#### Directions for this task
Among the records below, find each line bearing the word "frame" and copy it.

:: Data extract ::

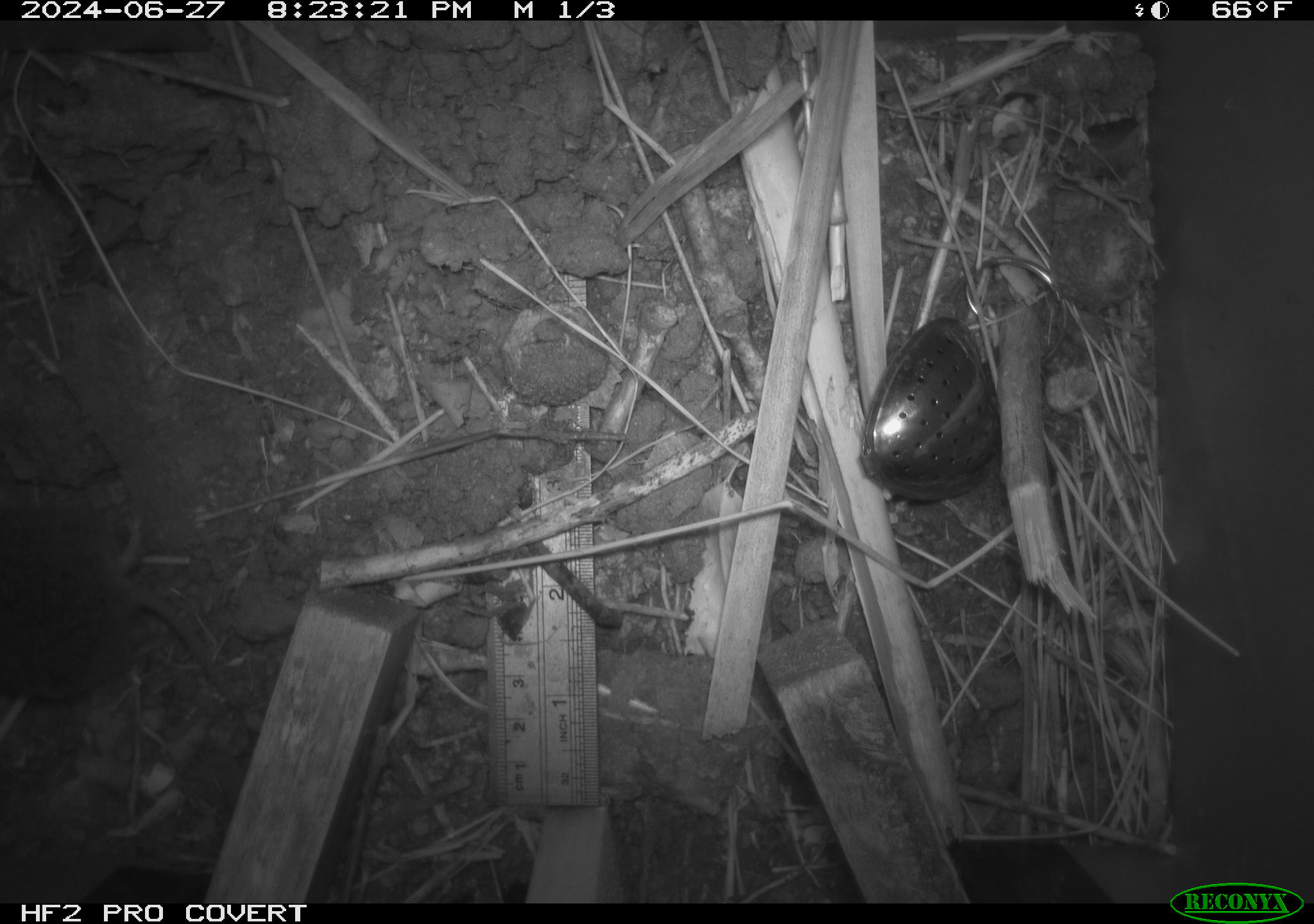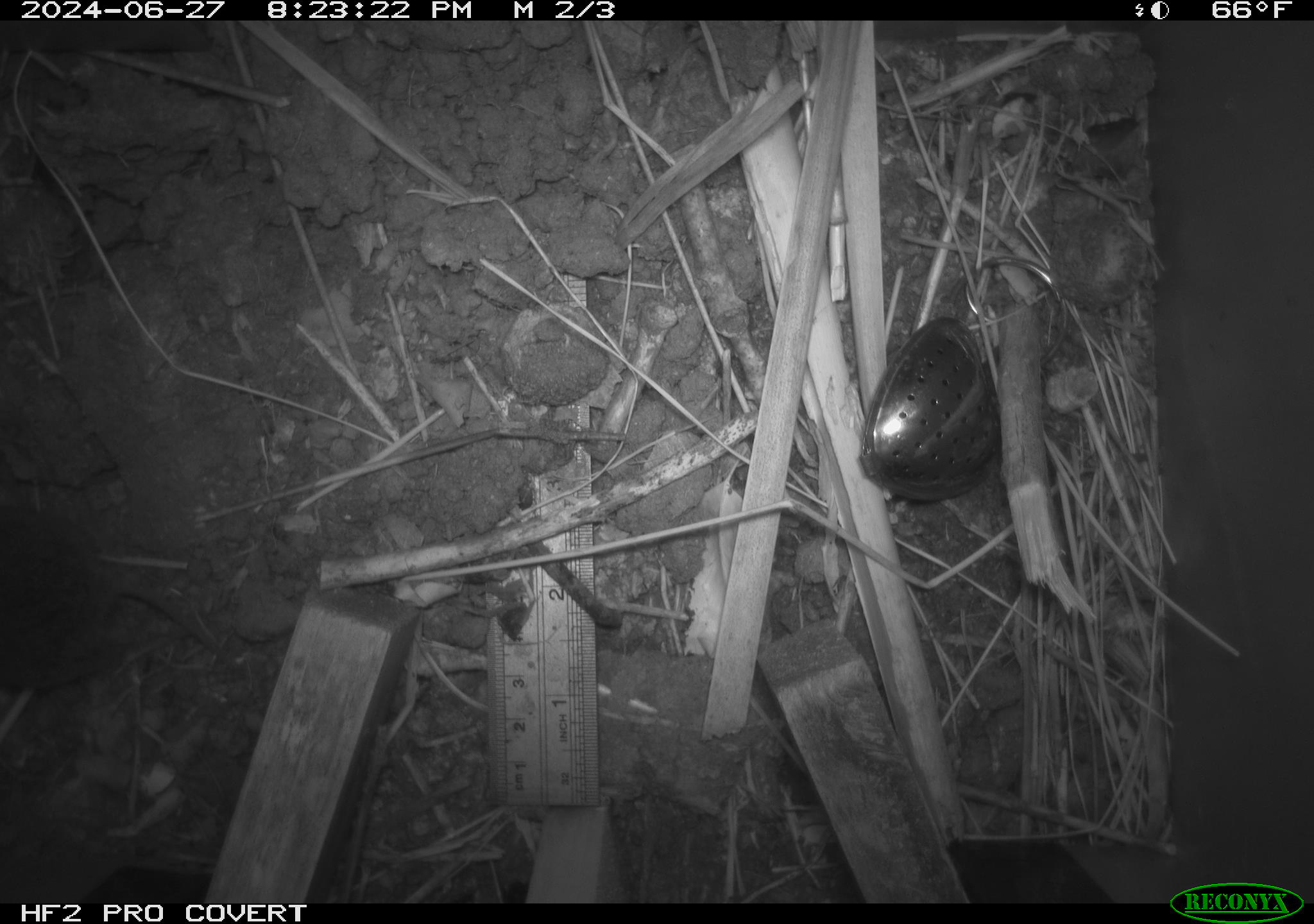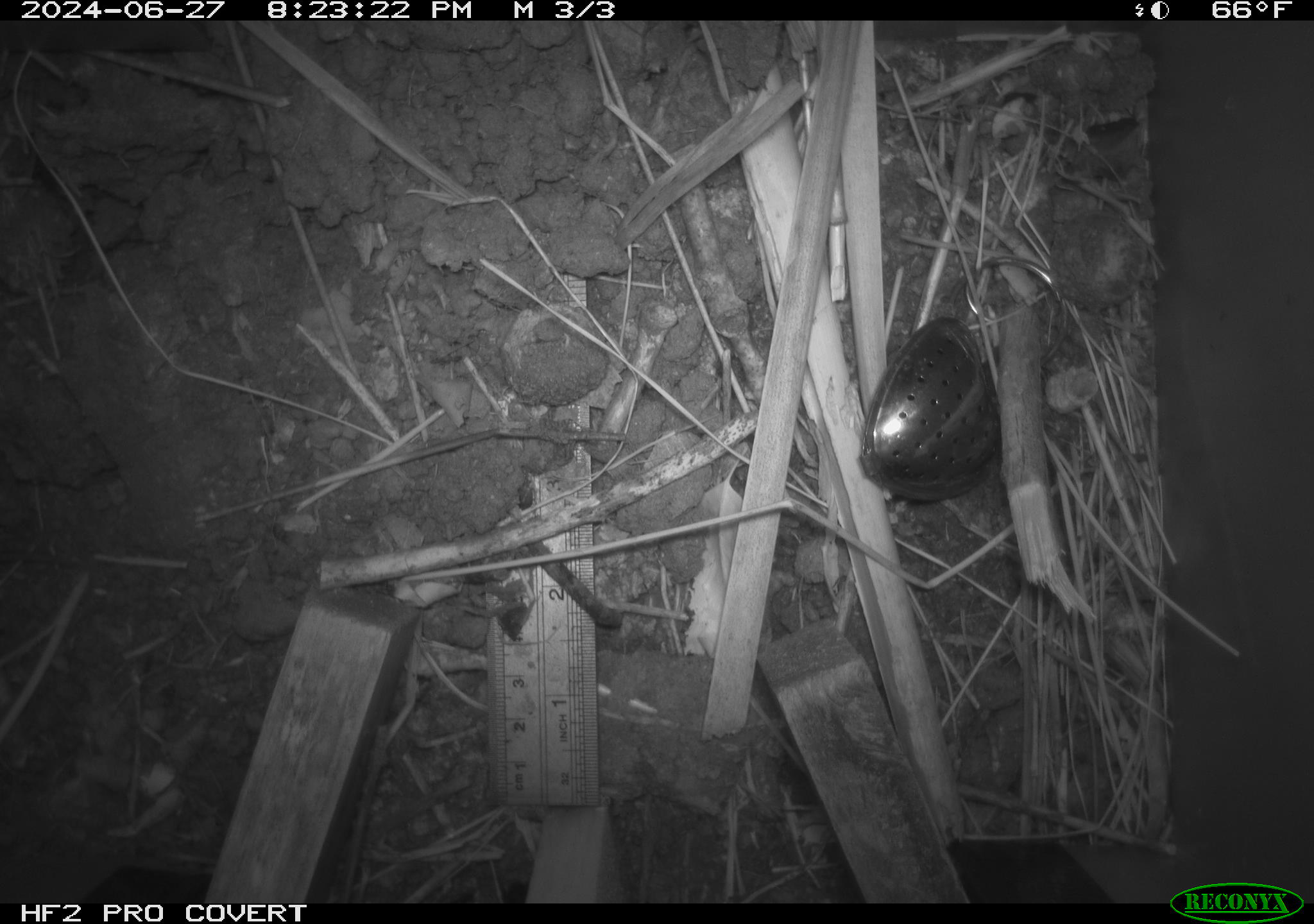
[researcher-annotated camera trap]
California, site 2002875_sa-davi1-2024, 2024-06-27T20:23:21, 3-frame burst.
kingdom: Animalia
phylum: Chordata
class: Mammalia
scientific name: Mammalia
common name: small mammal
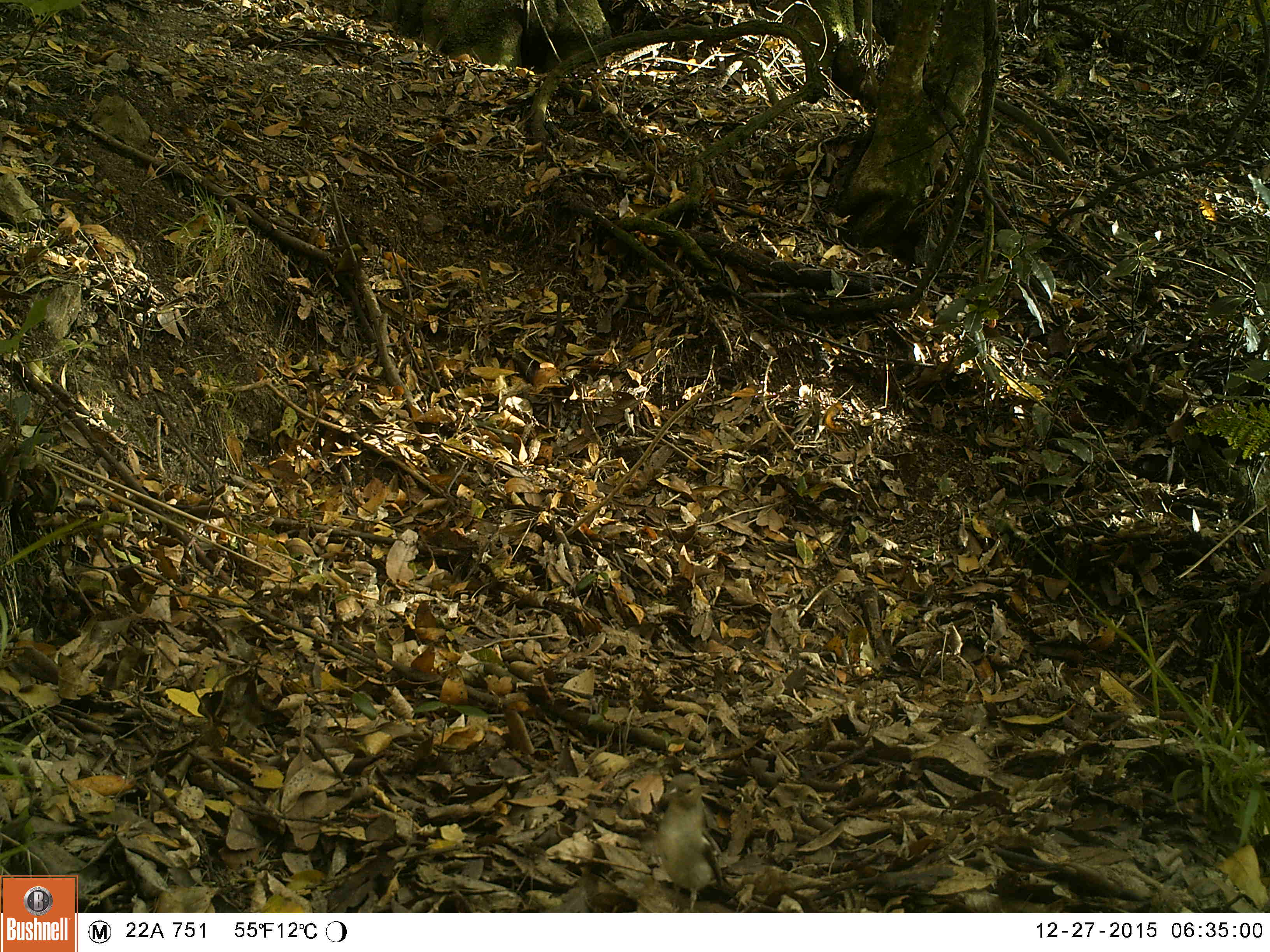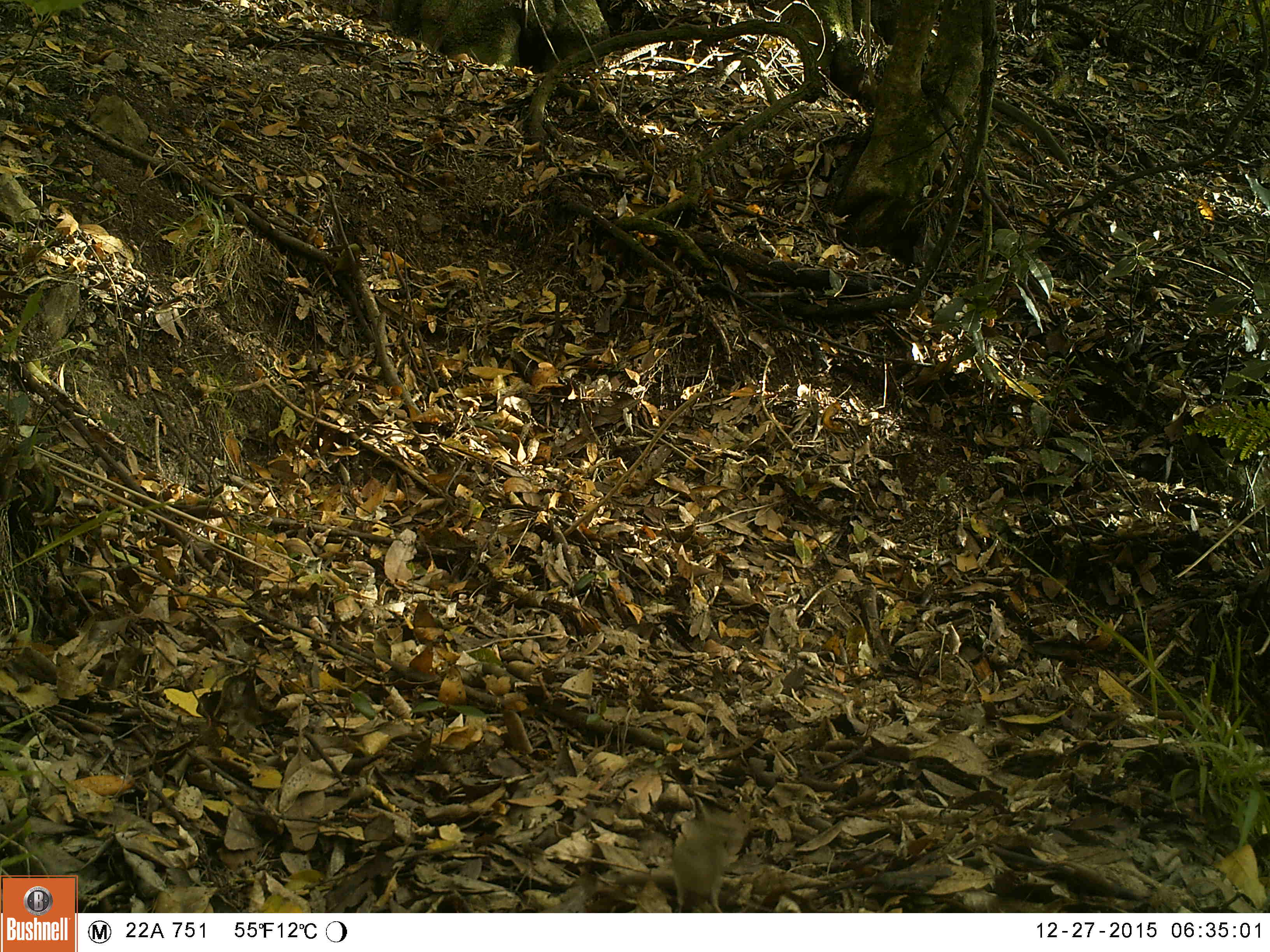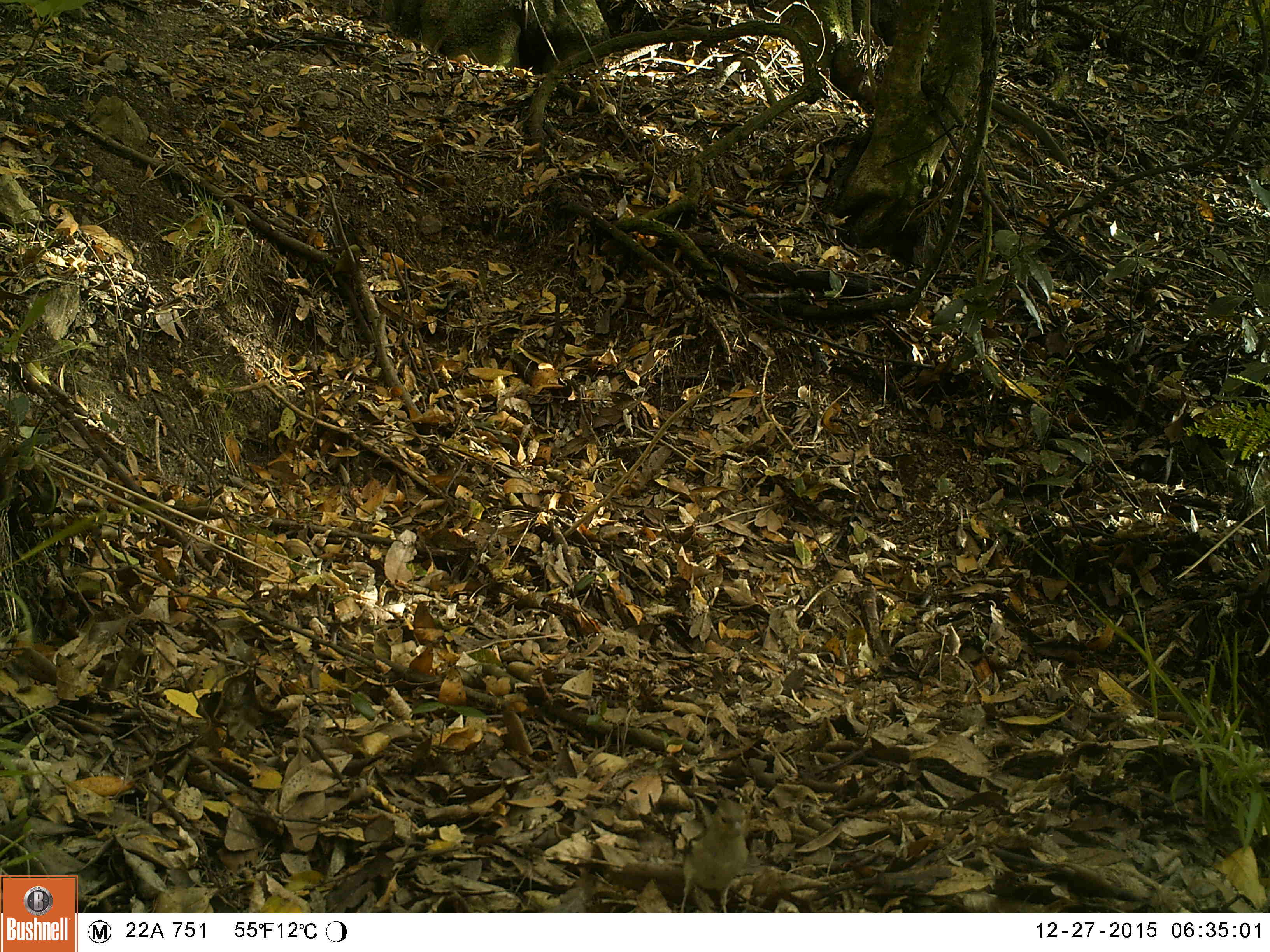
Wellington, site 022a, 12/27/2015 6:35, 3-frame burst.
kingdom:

:::

#### The answer
California, site 2002875_sa-davi1-2024, 2024-06-27T20:23:21, 3-frame burst.
Wellington, site 022a, 12/27/2015 6:35, 3-frame burst.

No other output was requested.